Undergrave reminds me a lot of Fights in Tight Spaces, which is a good thing. It’s a turn-based combat game where enemies move as you move, so if you move a tile, the enemies move a tile, and if they end up next to you, you’ll get hit – and you have about eight shot-points so you can’t take much punishment. If you die, it’s back to the beginning.
There are no cards in the game, like in Fights in Tight Spaces, but you do have abilities. You can dash, jump, and throw your sword, assuming you have enough action points, and while these are powerful moves, there are downsides to using them. Throw your sword and you have to go get it, for example, and dash carelessly and you’ll end up in trouble – you can’t choose how many spaces you go through.
Again, you can dash through a line of enemies, which is incredibly satisfying. Like a samurai in a bamboo forest, you move and then watch as the two halves of the enemies’ bodies split apart. It’s also very satisfying to jump on someone’s head, kill them if they’re a weaker enemy, while knocking back and stunning enemies around you. Jumping is awesome but it’s an expensive ability to use.
These abilities can also be modded – upgraded, depreciated – and you can layer passive abilities that increase your survivability, such as regenerating AP after being hit. So that’s the character building part, and you have to do it every four battles, choosing between two abilities or a heal, normally.

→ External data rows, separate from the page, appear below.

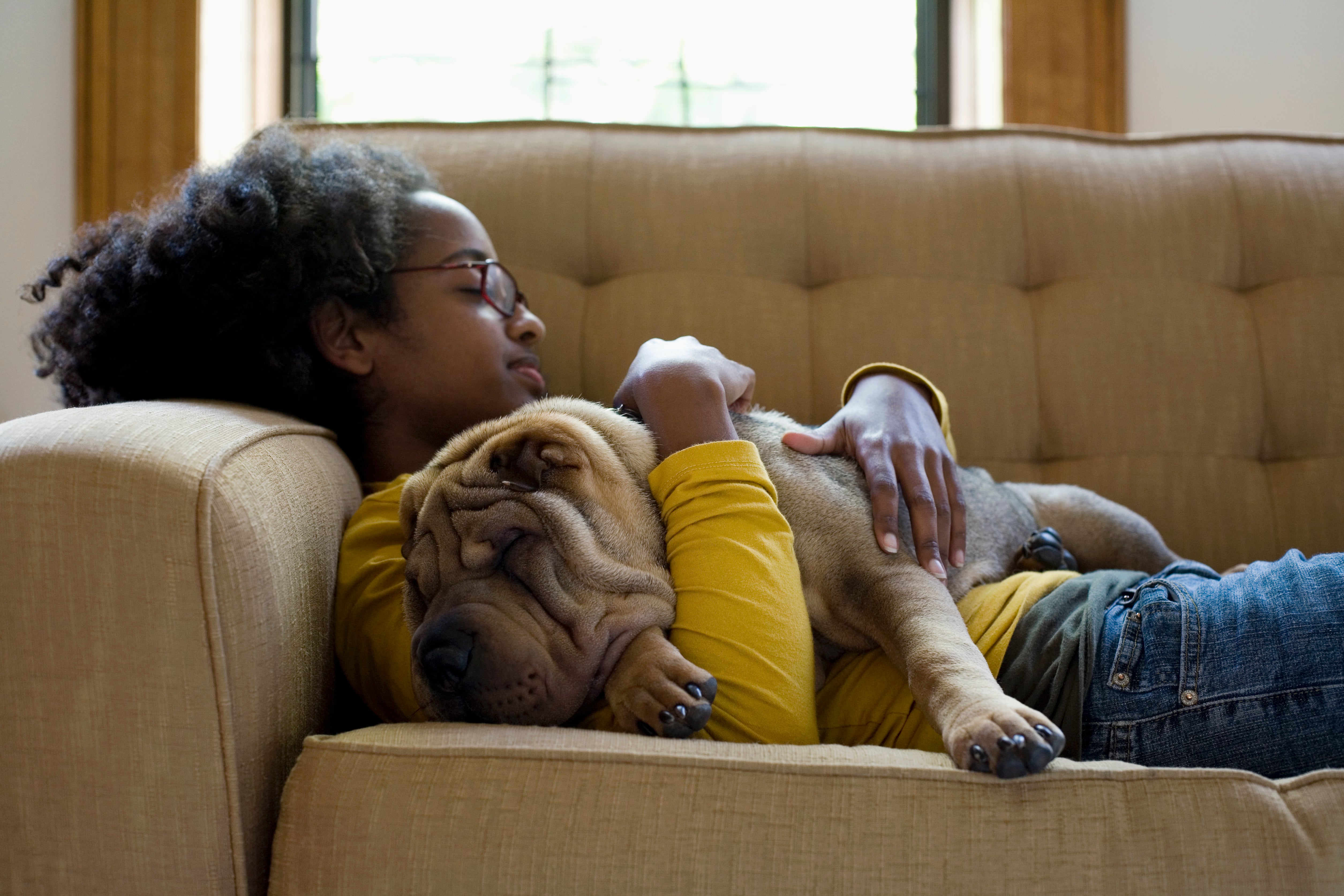 Young woman on couch with Chinese Shar-Pei dog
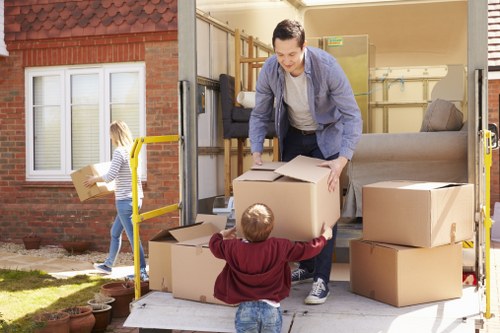 Removal staff protecting furniture during a flat move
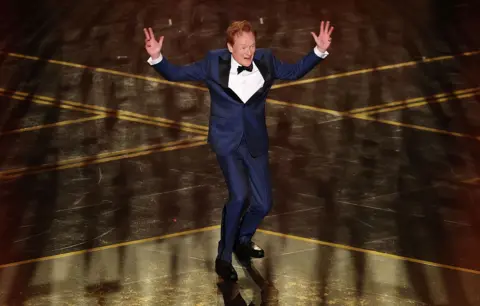 Getty Images  Conan O'Brien jumps with his hands in the air while hosting the 98th  Academy Awards.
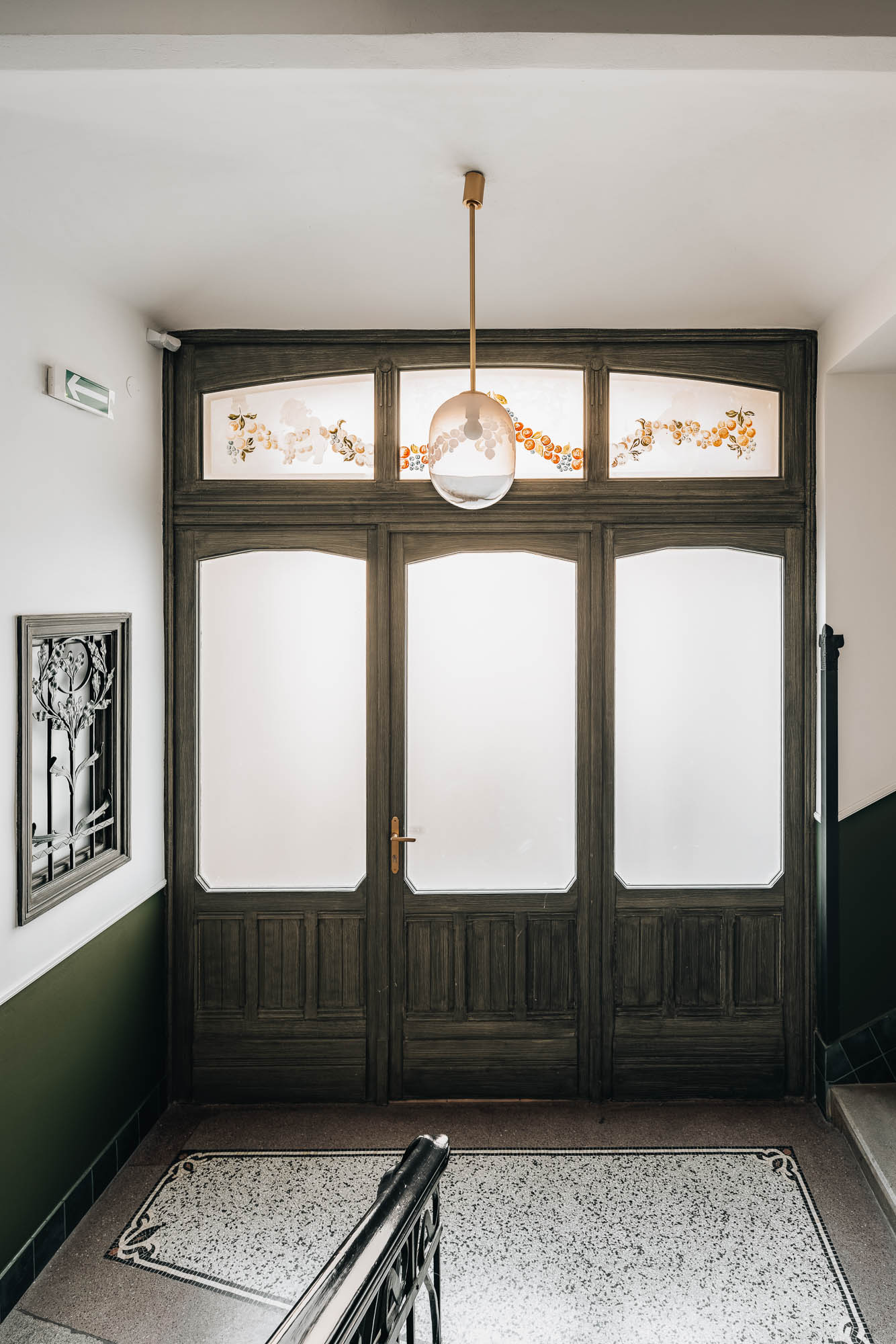 Společný prostor činžovního domu Mánesova, terrazzo na podlaze, historické dveře a designové svítidlo | návrh a rekonstrukce od OOOOX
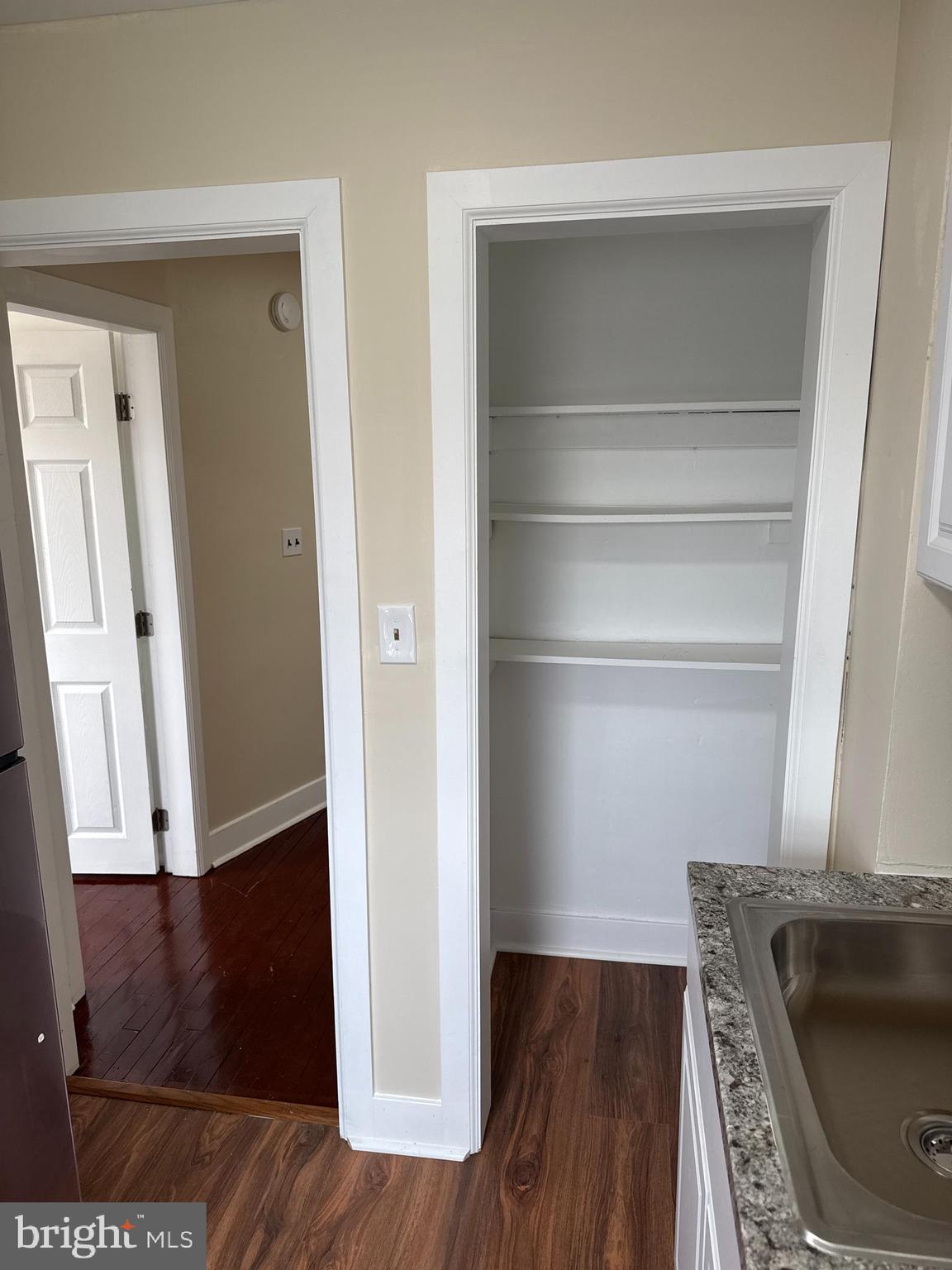 8529 Chestnut Oak Road, Unit 2 Parkville, MD 21234 - Photo 26 of 50 a view of walk in closet with wooden floor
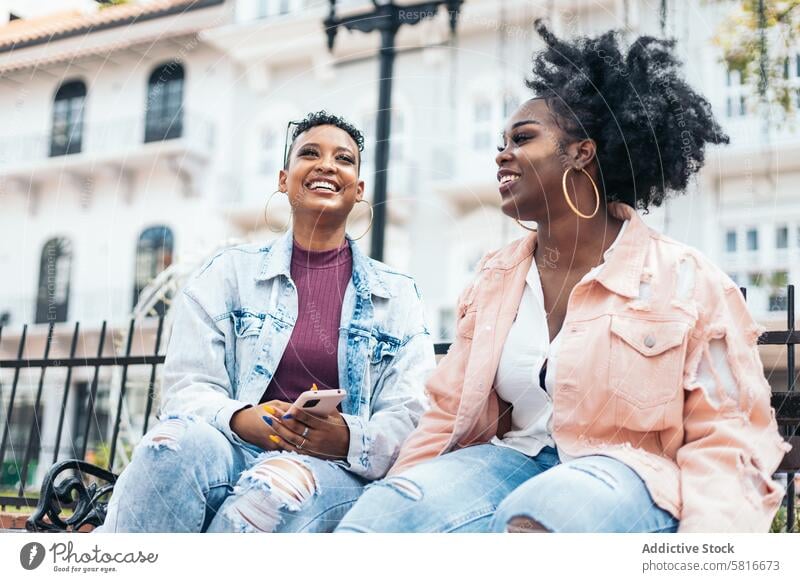 African american women talking and laughing in the city happy young summer woman female outdoors people leisure lifestyle photo joyful looking spring enjoyment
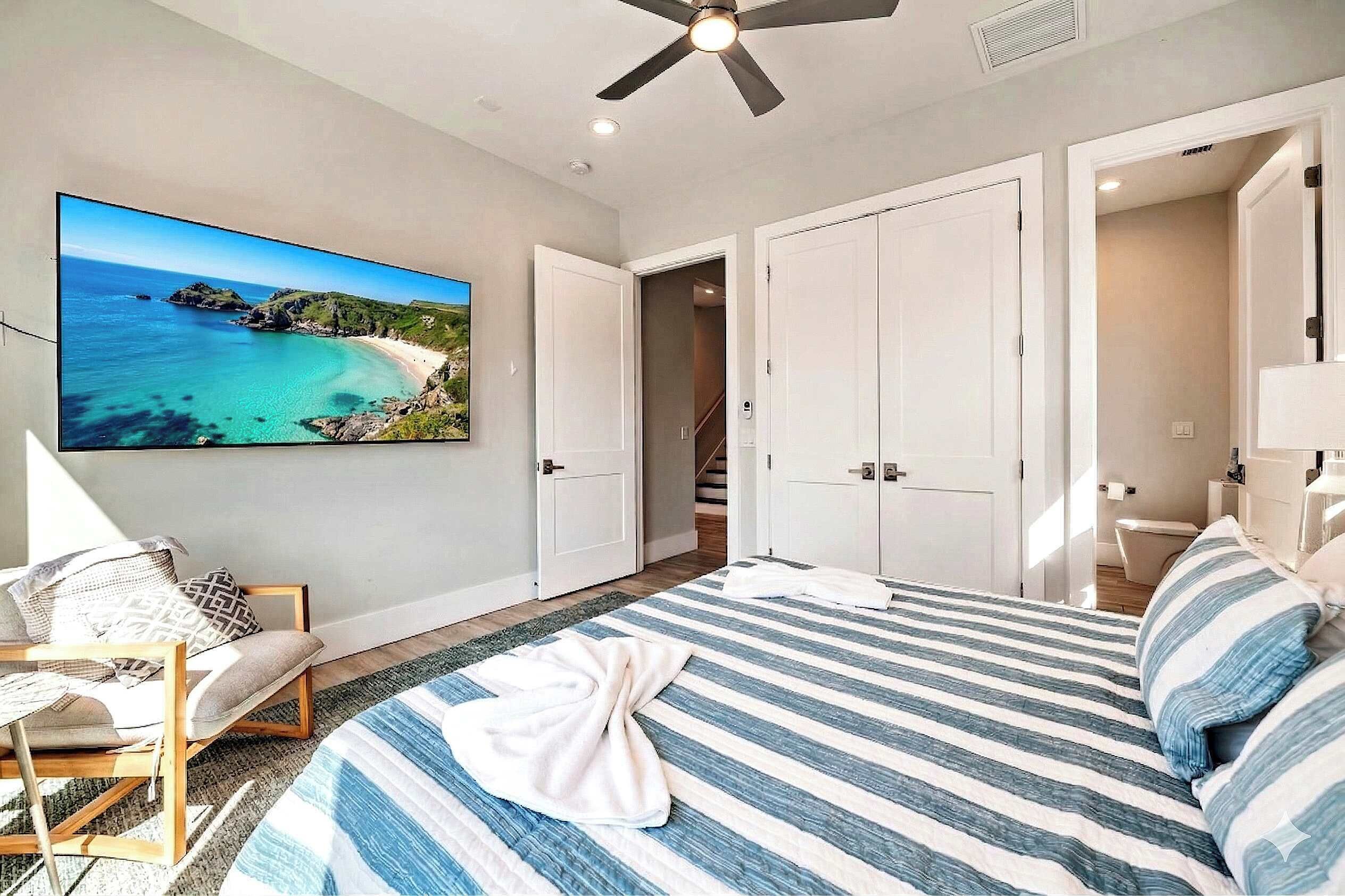 A bedroom with a bed, a chair, a ceiling fan, and a large window.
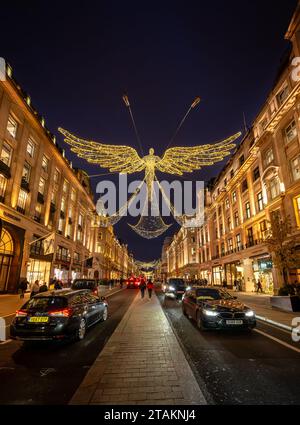 London, UK - Nov 20 2023: Regent Street in central London with traffic and Christmas lights overhead. People are Christmas shopping. Stock Photo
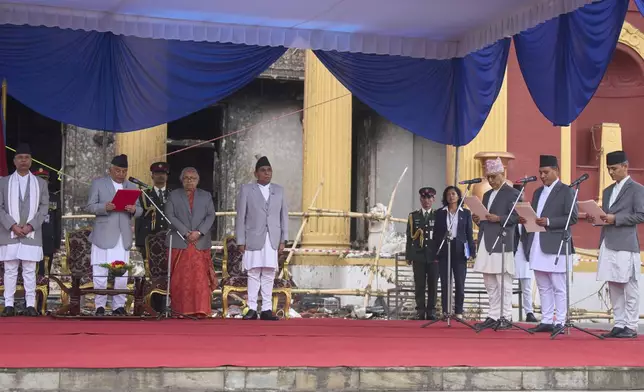 Nepalese President Ram Chandra Poudel, second from left, flanked by new Prime Minister Sushila Karki, third from left, attend an oath swearing ceremony for ministers, right, in front of the presidential building vandalized during recent protests, in Kathmandu, Nepal, Monday, Sept. 15, 2025. (AP Photo/Niranjan Shrestha)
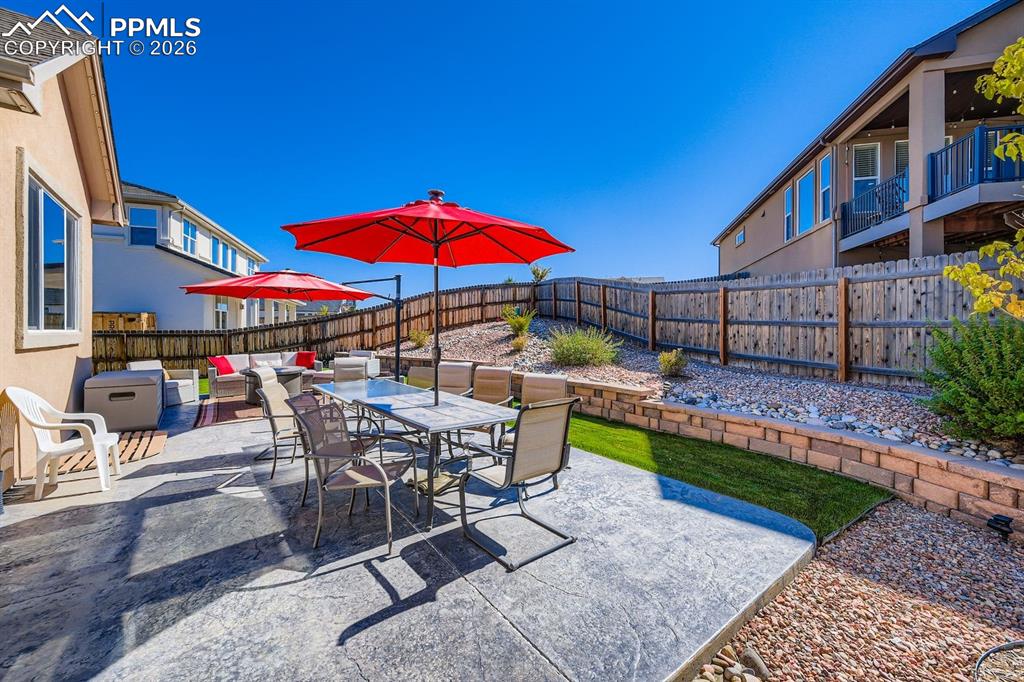 Rear outdoor living space is perfect for cookouts and entertaining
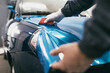 © hedgehog94 - Car wrapping specialist putting vinyl foil or film on car. Selective focus.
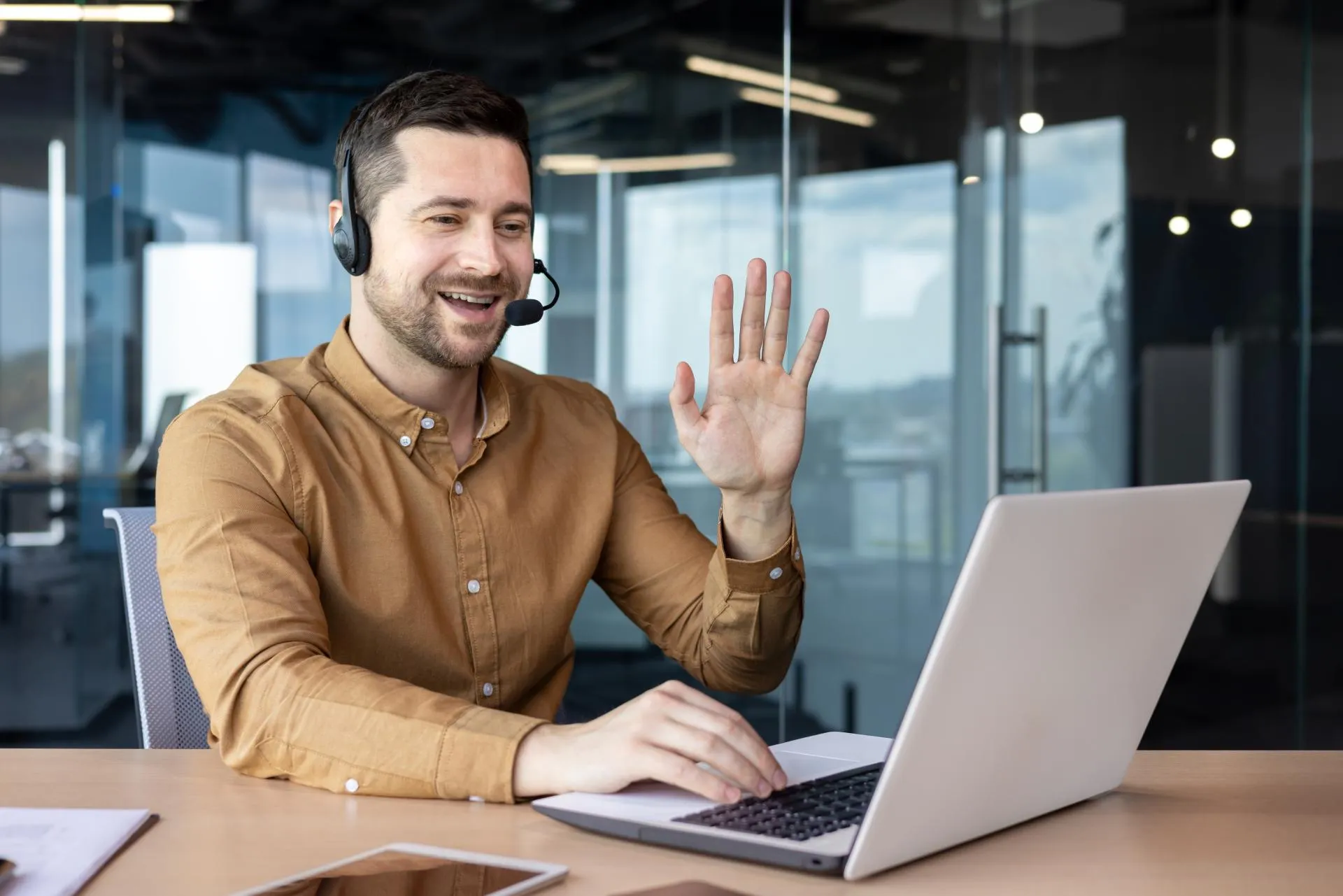 A businessman wearing a headset, smiling and waving at the camera of his laptop participates in a video call while seated at a desk in a modern office.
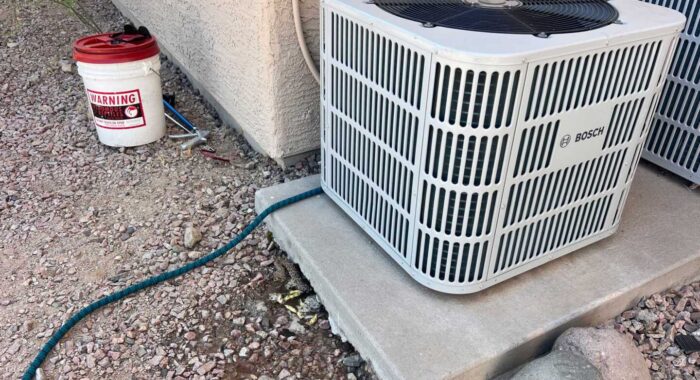 Thirsty Rattlesnake Under an AC Unit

And usually that’s it. Undergrave is quite small in terms of what it offers (it’s also a tiny 80MB). But good things come in small packages. There’s a simplicity here that’s immediately appealing because within moments you’ve figured out what to do and are playing. But of course, figuring out how to do it well is something that studies enemy behavior and knows what to use and when, and how to play to save time when action points recharge. It can be deceptively difficult.
I say “deceptively” because it’s presented in such a low, adorable, thrifty way – there’s hardly any graphic clutter or extravagance – it doesn’t seem like it should be mean. True character shines through. It’s almost as if the game was drawn by a young child because of the sincere naivety of its appearance. It is charming.
Underneath, however, is sophistication. It’s in the tight layers of strategy that start to emerge, and how the game moves and behaves. The sword is nice to swing, the animations have a crisp feel.
What I wonder is how much stamina he has. I found it a bit of a note after an hour or two. I got to a boss and it was a little disappointing after an imaginative start, and unlocked a new area that looked different and had new enemies, but they didn’t really make a big difference.
What it lacks, for me, is another overlapping system to combine with what’s there and give that dizzying sense of everything coming together on one big run. Think of the relics knitted with your deck in Slay the Spire, or the many modifications you can make to abilities in Hades. Undergrave can feel a little lean in this area, a little modest. But maybe that’s the game – a game about consistent precision and careful play rather than flashy big moments. And that’s good, it’s still captivating, but it can also sometimes be a little dry.